Estudo destaca avanços da nanotecnologia para tornar embalagens de alimentos mais sustentáveis e seguras

Pesquisa com participação de cientistas parceiros do INCT NanoAgro reúne os principais avanços sobre nanomateriais em embalagens biodegradáveis e aponta desafios para garantir segurança ambiental ao longo de todo o ciclo de vida desses materiais

Nanotecnologia em embalagens

Segundo dados do Programa das Nações Unidas para o Meio Ambiente (PNUMA), o mundo gera mais de 400 milhões de toneladas de resíduos plásticos por ano, sendo que cerca de 36% desse total corresponde a embalagens. Desse volume, estima-se que menos de 10% seja efetivamente reciclado, enquanto grande parte acaba em aterros ou no meio ambiente, contribuindo para a poluição de solos e oceanos. Nesse contexto, o desenvolvimento de embalagens capazes de prolongar a vida útil dos alimentos e, ao mesmo tempo, reduzir os impactos ambientais figura entre os principais desafios da indústria de alimentos. Cientes sobre o panorama, pesquisadores parceiros do INCT NanoAgro – Instituto Nacional de Ciência e Tecnologia em Nanotecnologia para Agricultura Sustentável participaram de uma ampla revisão científica que reúne os avanços mais recentes sobre o uso de nanomateriais em embalagens ativas biodegradáveis e discute os caminhos necessários para que essas tecnologias sejam efetivamente sustentáveis.

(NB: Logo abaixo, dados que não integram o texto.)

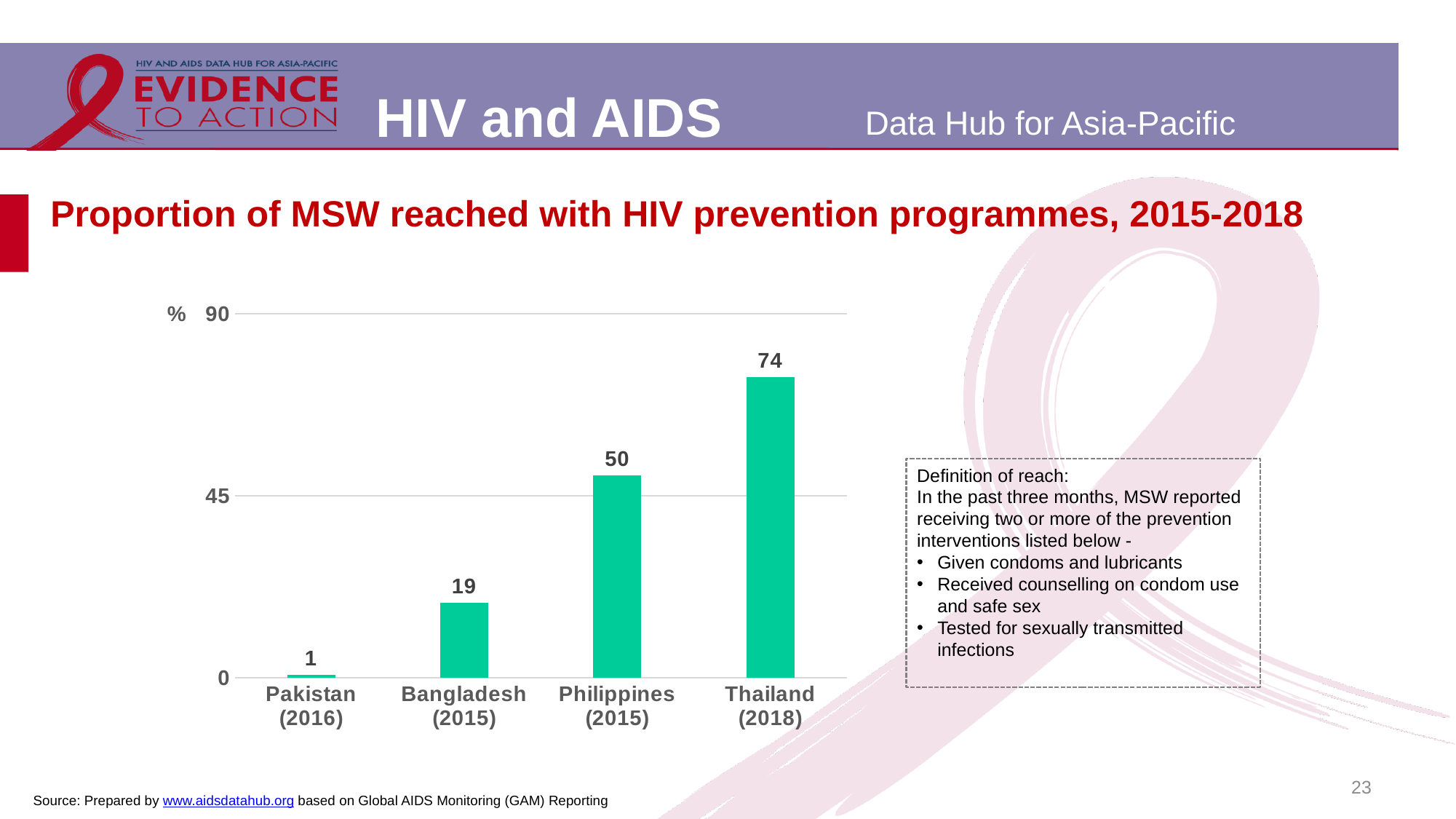
Is the value for Thailand (2018) greater or less than 45? greater How many countries are shown in the chart? 4 What is the value for Bangladesh (2015)? 19 Which country has the highest proportion of MSW reached? Thailand (2018) What kind of chart is shown on the slide? bar chart What is the title of the chart? Proportion of MSW reached with HIV prevention programmes, 2015-2018 What is the value for Thailand (2018)? 74 Which is larger, the value for Bangladesh (2015) or Philippines (2015)? Philippines (2015) What is the value for Pakistan (2016)? 1 What is the value for Philippines (2015)? 50 Which country has the lowest proportion of MSW reached? Pakistan (2016) What is the difference between the values for Thailand (2018) and Philippines (2015)? 24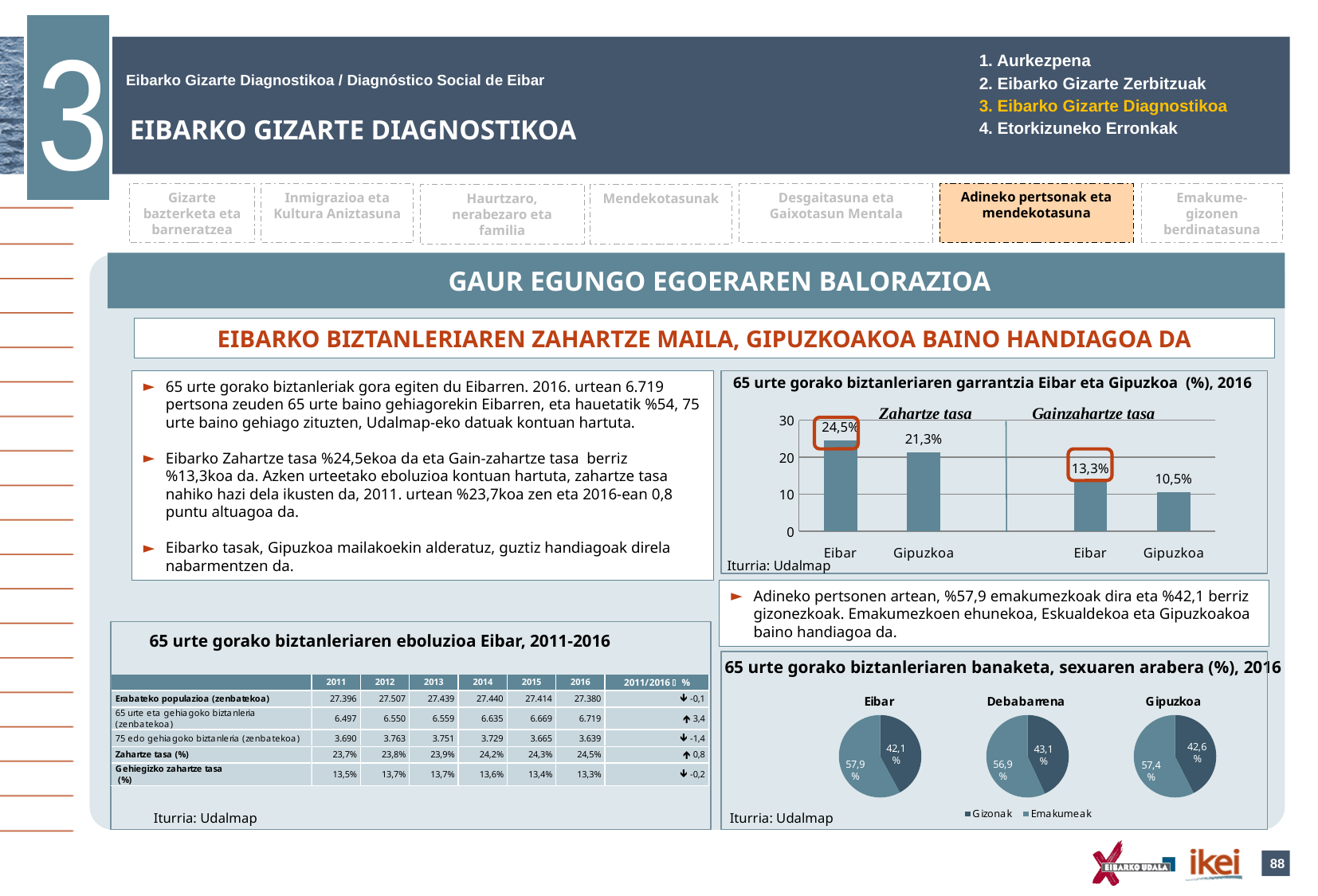
In the bar chart titled "65 urte gorako biztanleriaren garrantzia Eibar eta Gipuzkoa (%), 2016", what is the difference between the Zahartze tasa of Eibar and Gipuzkoa? 3,2 percentage points In the bar chart titled "65 urte gorako biztanleriaren garrantzia Eibar eta Gipuzkoa (%), 2016", which bar is the lowest? Gipuzkoa (Gainzahartze tasa) In the bar chart titled "65 urte gorako biztanleriaren garrantzia Eibar eta Gipuzkoa (%), 2016", how many bars are plotted? 4 In the bar chart titled "65 urte gorako biztanleriaren garrantzia Eibar eta Gipuzkoa (%), 2016", what is the Zahartze tasa value for Eibar? 24,5% In the bar chart titled "65 urte gorako biztanleriaren garrantzia Eibar eta Gipuzkoa (%), 2016", which bar is the highest? Eibar (Zahartze tasa) In the bar chart titled "65 urte gorako biztanleriaren garrantzia Eibar eta Gipuzkoa (%), 2016", is the Gainzahartze tasa for Eibar greater or less than 10? greater In the pie charts titled "65 urte gorako biztanleriaren banaketa, sexuaren arabera (%), 2016", what is the share of Emakumeak in Eibar? 57,9% In the pie charts titled "65 urte gorako biztanleriaren banaketa, sexuaren arabera (%), 2016", what is the share of Gizonak in Debabarrena? 43,1% What kind of chart is the one titled "65 urte gorako biztanleriaren garrantzia Eibar eta Gipuzkoa (%), 2016"? Bar chart How many series does the legend of the pie charts titled "65 urte gorako biztanleriaren banaketa, sexuaren arabera (%), 2016" list? 2 In the bar chart titled "65 urte gorako biztanleriaren garrantzia Eibar eta Gipuzkoa (%), 2016", what is the Gainzahartze tasa value for Gipuzkoa? 10,5% In the pie charts titled "65 urte gorako biztanleriaren banaketa, sexuaren arabera (%), 2016", which region has the highest share of Emakumeak? Eibar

Publicado na revista científica Current Opinion in Food Science, o estudo analisa pesquisas desenvolvidas nos últimos cinco anos sobre a incorporação de nanomateriais em polímeros de origem renovável, utilizados na fabricação de embalagens capazes de conservar alimentos por mais tempo, reduzir perdas ao longo da cadeia produtiva e diminuir a dependência de plásticos convencionais derivados do petróleo.

Segundo os pesquisadores, a nanotecnologia tem ampliado significativamente o desempenho dessas embalagens ao incorporar propriedades antioxidantes e antimicrobianas capazes de retardar a deterioração dos alimentos. Além de aumentar a vida útil dos produtos, essas soluções podem contribuir para reduzir o desperdício de alimentos e agregar valor às cadeias produtivas.

No entanto, a revisão destaca que o desenvolvimento dessas tecnologias deve considerar não apenas sua eficiência durante o uso, mas também o comportamento dos nanomateriais após o descarte das embalagens. Embora muitos materiais empregados sejam biodegradáveis, a liberação de nanopartículas no solo e na água durante a degradação ainda demanda estudos mais aprofundados para compreender seus possíveis efeitos sobre microrganismos, plantas, animais e, potencialmente, sobre a saúde humana.

Os pesquisadores defendem que a avaliação da biodegradação deixe de considerar apenas parâmetros tradicionais, como perda de massa ou emissão de dióxido de carbono, incorporando análises mais abrangentes sobre ecotoxicidade, alterações na microbiota do solo, formação de biocoronas, absorção pelas plantas e possíveis impactos ao longo de toda a cadeia ambiental.

O trabalho também ressalta a importância da adoção dos princípios de Safe and Sustainable by Design (SSbD) e da abordagem One Health, que integram aspectos ambientais, agrícolas e de saúde humana desde as etapas iniciais do desenvolvimento tecnológico. Segundo os autores, esse modelo permite que novas soluções nanotecnológicas sejam concebidas de forma mais segura e sustentável antes mesmo de sua chegada ao mercado.

Para o INCT NanoAgro, pesquisas dessa natureza reforçam a importância de integrar nanotecnologia, sustentabilidade e segurança ambiental no desenvolvimento de soluções inovadoras para o agronegócio e para a indústria de alimentos. Ao reunir evidências científicas recentes e apontar lacunas de conhecimento, o estudo contribui para orientar futuras pesquisas e fortalecer o desenvolvimento de tecnologias que conciliem inovação, desempenho e responsabilidade ambiental.

A revisão foi desenvolvida por pesquisadores parceiros do INCT NanoAgro, vinculados ao Laboratório Nacional de Nanotecnologia (LNNano/CNPEM), à Universidade Federal de Pelotas (UFPel) e à University of Saskatchewan (Canadá). Assinam o trabalho Francisco Lucas Chaves Almeida, Cristiane Grella Miranda, Juliana da Silva Bernardes, Diego Stéfani Teodoro Martinez e Rui Carlos Zambiazi.